Dans ces conditions, on attend de voir la mobilisation que le leader de l’UDPC réalisera ce vendredi, jour de son auto-investiture annoncée. Aura-t-elle lieu et au prix de combien de morts ? Et d’ailleurs pour quelle réalité sur le terrain si Kabila détient toujours la réalité du pouvoir et donc le droit à la violence légale ?

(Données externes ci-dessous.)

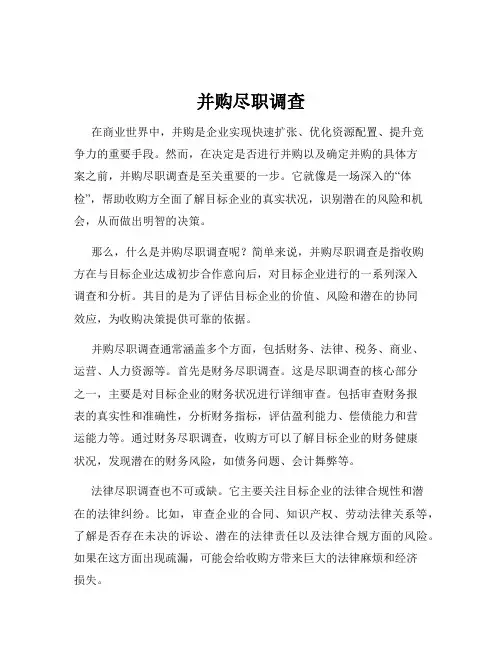 并购尽职调查

在商业世界中，并购是企业实现快速扩张、优化资源配置、提升竞争力的重要手段。然而，在决定是否进行并购以及确定并购的具体方案之前，并购尽职调查是至关重要的一步。它就像是一场深入的“体检”，帮助收购方全面了解目标企业的真实状况，识别潜在的风险和机会，从而做出明智的决策。

那么，什么是并购尽职调查呢？简单来说，并购尽职调查是指收购方在与目标企业达成初步合作意向后，对目标企业进行的一系列深入调查和分析。其目的是为了评估目标企业的价值、风险和潜在的协同效应，为收购决策提供可靠的依据。

并购尽职调查通常涵盖多个方面，包括财务、法律、税务、商业、运营、人力资源等。首先是财务尽职调查。这是尽职调查的核心部分之一，主要是对目标企业的财务状况进行详细审查。包括审查财务报表的真实性和准确性，分析财务指标，评估盈利能力、偿债能力和营运能力等。通过财务尽职调查，收购方可以了解目标企业的财务健康状况，发现潜在的财务风险，如债务问题、会计舞弊等。

法律尽职调查也不可或缺。它主要关注目标企业的法律合规性和潜在的法律纠纷。比如，审查企业的合同、知识产权、劳动法律关系等，了解是否存在未决的诉讼、潜在的法律责任以及法律合规方面的风险。如果在这方面出现疏漏，可能会给收购方带来巨大的法律麻烦和经济损失。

Cependant, malgré l’auréole légale dont il vient de se parer, Joseph Kabila ne devra pas oublier qu’avec ses 48,95% de suffrages récoltés, il reste minoritaire au Congo, puisque n’ayant pas obtenu la majorité électorale qui aurait pu conforter son assise et son pouvoir dans ce vaste pays-continent. C’est justement pour cela qu’il ne doit pas se lasser de tendre la main à ces opposants. Toute autre politique ne sera qu’une fuite en avant, comme une volonté de déterrer la hache de guerre dans ce Congo qui n’en finit pas de sortir de la spirale de la violence et de la guerre civile larvée depuis 1996.